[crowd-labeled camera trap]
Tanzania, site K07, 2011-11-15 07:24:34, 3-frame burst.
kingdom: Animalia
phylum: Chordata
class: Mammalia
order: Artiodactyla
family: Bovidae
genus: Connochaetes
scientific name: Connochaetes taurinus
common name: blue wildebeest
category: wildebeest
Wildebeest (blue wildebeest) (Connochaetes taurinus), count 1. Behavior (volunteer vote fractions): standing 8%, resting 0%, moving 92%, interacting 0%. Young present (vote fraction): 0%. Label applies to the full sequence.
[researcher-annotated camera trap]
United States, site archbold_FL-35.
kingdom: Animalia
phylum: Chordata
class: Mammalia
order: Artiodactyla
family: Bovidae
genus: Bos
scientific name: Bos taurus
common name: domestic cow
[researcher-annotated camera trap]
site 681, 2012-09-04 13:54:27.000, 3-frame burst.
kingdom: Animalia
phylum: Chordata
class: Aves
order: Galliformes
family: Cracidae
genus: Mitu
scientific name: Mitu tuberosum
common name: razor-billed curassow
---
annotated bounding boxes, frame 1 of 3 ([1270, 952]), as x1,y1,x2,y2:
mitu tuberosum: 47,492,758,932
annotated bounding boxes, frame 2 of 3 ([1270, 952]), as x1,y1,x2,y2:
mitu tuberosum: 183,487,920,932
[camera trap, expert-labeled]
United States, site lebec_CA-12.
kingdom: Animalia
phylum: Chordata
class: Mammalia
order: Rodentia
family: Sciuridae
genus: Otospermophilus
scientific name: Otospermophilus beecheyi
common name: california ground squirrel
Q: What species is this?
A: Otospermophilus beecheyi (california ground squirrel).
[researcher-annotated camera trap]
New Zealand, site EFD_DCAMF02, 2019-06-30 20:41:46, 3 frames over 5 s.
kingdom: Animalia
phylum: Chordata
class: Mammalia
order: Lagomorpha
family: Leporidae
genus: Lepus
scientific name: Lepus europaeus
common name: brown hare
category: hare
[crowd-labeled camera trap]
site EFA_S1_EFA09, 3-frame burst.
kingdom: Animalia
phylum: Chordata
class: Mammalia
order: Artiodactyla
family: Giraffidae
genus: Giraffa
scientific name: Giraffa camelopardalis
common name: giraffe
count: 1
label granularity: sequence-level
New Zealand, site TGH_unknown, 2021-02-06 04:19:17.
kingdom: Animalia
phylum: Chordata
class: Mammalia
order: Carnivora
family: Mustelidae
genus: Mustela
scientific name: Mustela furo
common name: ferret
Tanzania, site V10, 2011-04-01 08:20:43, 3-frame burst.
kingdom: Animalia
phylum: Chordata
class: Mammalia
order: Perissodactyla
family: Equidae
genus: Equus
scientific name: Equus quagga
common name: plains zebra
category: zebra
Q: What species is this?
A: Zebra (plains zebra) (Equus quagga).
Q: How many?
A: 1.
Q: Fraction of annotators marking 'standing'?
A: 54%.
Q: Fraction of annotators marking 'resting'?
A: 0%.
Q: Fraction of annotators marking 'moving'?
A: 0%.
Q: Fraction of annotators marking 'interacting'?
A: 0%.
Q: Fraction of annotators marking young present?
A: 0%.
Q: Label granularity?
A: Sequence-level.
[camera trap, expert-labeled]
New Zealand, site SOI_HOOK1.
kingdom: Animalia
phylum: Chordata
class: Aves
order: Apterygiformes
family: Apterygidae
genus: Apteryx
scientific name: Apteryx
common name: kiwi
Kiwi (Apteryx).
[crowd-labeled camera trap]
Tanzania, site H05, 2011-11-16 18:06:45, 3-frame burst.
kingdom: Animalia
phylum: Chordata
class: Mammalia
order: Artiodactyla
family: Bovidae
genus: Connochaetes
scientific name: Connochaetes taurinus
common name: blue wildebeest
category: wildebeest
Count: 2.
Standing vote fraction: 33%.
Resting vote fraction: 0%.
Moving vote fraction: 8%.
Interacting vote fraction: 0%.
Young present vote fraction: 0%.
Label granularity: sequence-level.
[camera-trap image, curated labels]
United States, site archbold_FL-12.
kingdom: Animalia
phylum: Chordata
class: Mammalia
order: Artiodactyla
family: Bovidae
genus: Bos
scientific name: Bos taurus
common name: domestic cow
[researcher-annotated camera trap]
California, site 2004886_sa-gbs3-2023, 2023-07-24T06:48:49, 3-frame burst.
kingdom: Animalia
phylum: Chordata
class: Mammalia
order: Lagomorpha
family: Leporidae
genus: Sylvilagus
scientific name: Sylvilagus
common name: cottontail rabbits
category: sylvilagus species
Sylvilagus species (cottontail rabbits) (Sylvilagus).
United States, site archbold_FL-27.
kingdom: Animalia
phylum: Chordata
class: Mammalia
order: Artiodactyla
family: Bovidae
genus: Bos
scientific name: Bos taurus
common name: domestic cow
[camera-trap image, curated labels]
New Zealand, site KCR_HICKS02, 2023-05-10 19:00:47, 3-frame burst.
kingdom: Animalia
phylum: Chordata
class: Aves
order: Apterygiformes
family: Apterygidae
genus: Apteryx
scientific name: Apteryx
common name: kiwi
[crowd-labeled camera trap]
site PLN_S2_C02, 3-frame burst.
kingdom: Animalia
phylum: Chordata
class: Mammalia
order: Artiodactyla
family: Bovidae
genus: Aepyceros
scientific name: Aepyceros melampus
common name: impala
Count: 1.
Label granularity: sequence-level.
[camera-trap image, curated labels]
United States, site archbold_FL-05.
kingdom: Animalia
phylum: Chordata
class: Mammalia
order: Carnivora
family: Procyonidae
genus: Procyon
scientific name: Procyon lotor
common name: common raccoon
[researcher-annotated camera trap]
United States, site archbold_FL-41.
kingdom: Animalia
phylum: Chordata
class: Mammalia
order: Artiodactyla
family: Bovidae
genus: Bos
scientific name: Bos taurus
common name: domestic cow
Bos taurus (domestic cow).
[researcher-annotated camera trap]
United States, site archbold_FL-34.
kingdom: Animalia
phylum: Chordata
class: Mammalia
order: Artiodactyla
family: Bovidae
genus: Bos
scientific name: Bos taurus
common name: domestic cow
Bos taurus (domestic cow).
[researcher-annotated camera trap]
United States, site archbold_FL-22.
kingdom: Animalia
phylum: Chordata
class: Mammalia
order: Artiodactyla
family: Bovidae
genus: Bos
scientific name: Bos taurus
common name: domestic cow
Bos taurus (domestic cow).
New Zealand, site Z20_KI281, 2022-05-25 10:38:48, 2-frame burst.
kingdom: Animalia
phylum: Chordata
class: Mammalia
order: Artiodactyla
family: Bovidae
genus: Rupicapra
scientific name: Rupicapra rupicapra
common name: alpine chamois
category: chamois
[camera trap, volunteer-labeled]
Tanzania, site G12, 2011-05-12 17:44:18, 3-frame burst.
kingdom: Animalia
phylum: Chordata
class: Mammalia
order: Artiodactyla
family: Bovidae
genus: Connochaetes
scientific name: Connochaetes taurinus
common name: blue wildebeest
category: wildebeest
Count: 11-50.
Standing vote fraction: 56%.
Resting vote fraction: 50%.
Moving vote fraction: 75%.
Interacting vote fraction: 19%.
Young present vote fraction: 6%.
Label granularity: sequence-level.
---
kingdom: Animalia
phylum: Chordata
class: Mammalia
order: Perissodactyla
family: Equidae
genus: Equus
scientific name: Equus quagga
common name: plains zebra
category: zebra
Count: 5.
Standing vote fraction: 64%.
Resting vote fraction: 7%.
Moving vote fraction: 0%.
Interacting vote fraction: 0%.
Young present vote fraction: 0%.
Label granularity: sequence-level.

━━━━━━━━

Instructions to follow:
Transcribe all the data word for word, as it appears above.

Result of the exercise:
[crowd-labeled camera trap]
Tanzania, site K07, 2011-11-15 07:24:34, 3-frame burst.
kingdom: Animalia
phylum: Chordata
class: Mammalia
order: Artiodactyla
family: Bovidae
genus: Connochaetes
scientific name: Connochaetes taurinus
common name: blue wildebeest
category: wildebeest
Wildebeest (blue wildebeest) (Connochaetes taurinus), count 1. Behavior (volunteer vote fractions): standing 8%, resting 0%, moving 92%, interacting 0%. Young present (vote fraction): 0%. Label applies to the full sequence.
[researcher-annotated camera trap]
United States, site archbold_FL-35.
kingdom: Animalia
phylum: Chordata
class: Mammalia
order: Artiodactyla
family: Bovidae
genus: Bos
scientific name: Bos taurus
common name: domestic cow
[researcher-annotated camera trap]
site 681, 2012-09-04 13:54:27.000, 3-frame burst.
kingdom: Animalia
phylum: Chordata
class: Aves
order: Galliformes
family: Cracidae
genus: Mitu
scientific name: Mitu tuberosum
common name: razor-billed curassow
---
annotated bounding boxes, frame 1 of 3 ([1270, 952]), as x1,y1,x2,y2:
mitu tuberosum: 47,492,758,932
annotated bounding boxes, frame 2 of 3 ([1270, 952]), as x1,y1,x2,y2:
mitu tuberosum: 183,487,920,932
[camera trap, expert-labeled]
United States, site lebec_CA-12.
kingdom: Animalia
phylum: Chordata
class: Mammalia
order: Rodentia
family: Sciuridae
genus: Otospermophilus
scientific name: Otospermophilus beecheyi
common name: california ground squirrel
Q: What species is this?
A: Otospermophilus beecheyi (california ground squirrel).
[researcher-annotated camera trap]
New Zealand, site EFD_DCAMF02, 2019-06-30 20:41:46, 3 frames over 5 s.
kingdom: Animalia
phylum: Chordata
class: Mammalia
order: Lagomorpha
family: Leporidae
genus: Lepus
scientific name: Lepus europaeus
common name: brown hare
category: hare
[crowd-labeled camera trap]
site EFA_S1_EFA09, 3-frame burst.
kingdom: Animalia
phylum: Chordata
class: Mammalia
order: Artiodactyla
family: Giraffidae
genus: Giraffa
scientific name: Giraffa camelopardalis
common name: giraffe
count: 1
label granularity: sequence-level
New Zealand, site TGH_unknown, 2021-02-06 04:19:17.
kingdom: Animalia
phylum: Chordata
class: Mammalia
order: Carnivora
family: Mustelidae
genus: Mustela
scientific name: Mustela furo
common name: ferret
Tanzania, site V10, 2011-04-01 08:20:43, 3-frame burst.
kingdom: Animalia
phylum: Chordata
class: Mammalia
order: Perissodactyla
family: Equidae
genus: Equus
scientific name: Equus quagga
common name: plains zebra
category: zebra
Q: What species is this?
A: Zebra (plains zebra) (Equus quagga).
Q: How many?
A: 1.
Q: Fraction of annotators marking 'standing'?
A: 54%.
Q: Fraction of annotators marking 'resting'?
A: 0%.
Q: Fraction of annotators marking 'moving'?
A: 0%.
Q: Fraction of annotators marking 'interacting'?
A: 0%.
Q: Fraction of annotators marking young present?
A: 0%.
Q: Label granularity?
A: Sequence-level.
[camera trap, expert-labeled]
New Zealand, site SOI_HOOK1.
kingdom: Animalia
phylum: Chordata
class: Aves
order: Apterygiformes
family: Apterygidae
genus: Apteryx
scientific name: Apteryx
common name: kiwi
Kiwi (Apteryx).
[crowd-labeled camera trap]
Tanzania, site H05, 2011-11-16 18:06:45, 3-frame burst.
kingdom: Animalia
phylum: Chordata
class: Mammalia
order: Artiodactyla
family: Bovidae
genus: Connochaetes
scientific name: Connochaetes taurinus
common name: blue wildebeest
category: wildebeest
Count: 2.
Standing vote fraction: 33%.
Resting vote fraction: 0%.
Moving vote fraction: 8%.
Interacting vote fraction: 0%.
Young present vote fraction: 0%.
Label granularity: sequence-level.
[camera-trap image, curated labels]
United States, site archbold_FL-12.
kingdom: Animalia
phylum: Chordata
class: Mammalia
order: Artiodactyla
family: Bovidae
genus: Bos
scientific name: Bos taurus
common name: domestic cow
[researcher-annotated camera trap]
California, site 2004886_sa-gbs3-2023, 2023-07-24T06:48:49, 3-frame burst.
kingdom: Animalia
phylum: Chordata
class: Mammalia
order: Lagomorpha
family: Leporidae
genus: Sylvilagus
scientific name: Sylvilagus
common name: cottontail rabbits
category: sylvilagus species
Sylvilagus species (cottontail rabbits) (Sylvilagus).
United States, site archbold_FL-27.
kingdom: Animalia
phylum: Chordata
class: Mammalia
order: Artiodactyla
family: Bovidae
genus: Bos
scientific name: Bos taurus
common name: domestic cow
[camera-trap image, curated labels]
New Zealand, site KCR_HICKS02, 2023-05-10 19:00:47, 3-frame burst.
kingdom: Animalia
phylum: Chordata
class: Aves
order: Apterygiformes
family: Apterygidae
genus: Apteryx
scientific name: Apteryx
common name: kiwi
[crowd-labeled camera trap]
site PLN_S2_C02, 3-frame burst.
kingdom: Animalia
phylum: Chordata
class: Mammalia
order: Artiodactyla
family: Bovidae
genus: Aepyceros
scientific name: Aepyceros melampus
common name: impala
Count: 1.
Label granularity: sequence-level.
[camera-trap image, curated labels]
United States, site archbold_FL-05.
kingdom: Animalia
phylum: Chordata
class: Mammalia
order: Carnivora
family: Procyonidae
genus: Procyon
scientific name: Procyon lotor
common name: common raccoon
[researcher-annotated camera trap]
United States, site archbold_FL-41.
kingdom: Animalia
phylum: Chordata
class: Mammalia
order: Artiodactyla
family: Bovidae
genus: Bos
scientific name: Bos taurus
common name: domestic cow
Bos taurus (domestic cow).
[researcher-annotated camera trap]
United States, site archbold_FL-34.
kingdom: Animalia
phylum: Chordata
class: Mammalia
order: Artiodactyla
family: Bovidae
genus: Bos
scientific name: Bos taurus
common name: domestic cow
Bos taurus (domestic cow).
[researcher-annotated camera trap]
United States, site archbold_FL-22.
kingdom: Animalia
phylum: Chordata
class: Mammalia
order: Artiodactyla
family: Bovidae
genus: Bos
scientific name: Bos taurus
common name: domestic cow
Bos taurus (domestic cow).
New Zealand, site Z20_KI281, 2022-05-25 10:38:48, 2-frame burst.
kingdom: Animalia
phylum: Chordata
class: Mammalia
order: Artiodactyla
family: Bovidae
genus: Rupicapra
scientific name: Rupicapra rupicapra
common name: alpine chamois
category: chamois
[camera trap, volunteer-labeled]
Tanzania, site G12, 2011-05-12 17:44:18, 3-frame burst.
kingdom: Animalia
phylum: Chordata
class: Mammalia
order: Artiodactyla
family: Bovidae
genus: Connochaetes
scientific name: Connochaetes taurinus
common name: blue wildebeest
category: wildebeest
Count: 11-50.
Standing vote fraction: 56%.
Resting vote fraction: 50%.
Moving vote fraction: 75%.
Interacting vote fraction: 19%.
Young present vote fraction: 6%.
Label granularity: sequence-level.
---
kingdom: Animalia
phylum: Chordata
class: Mammalia
order: Perissodactyla
family: Equidae
genus: Equus
scientific name: Equus quagga
common name: plains zebra
category: zebra
Count: 5.
Standing vote fraction: 64%.
Resting vote fraction: 7%.
Moving vote fraction: 0%.
Interacting vote fraction: 0%.
Young present vote fraction: 0%.
Label granularity: sequence-level.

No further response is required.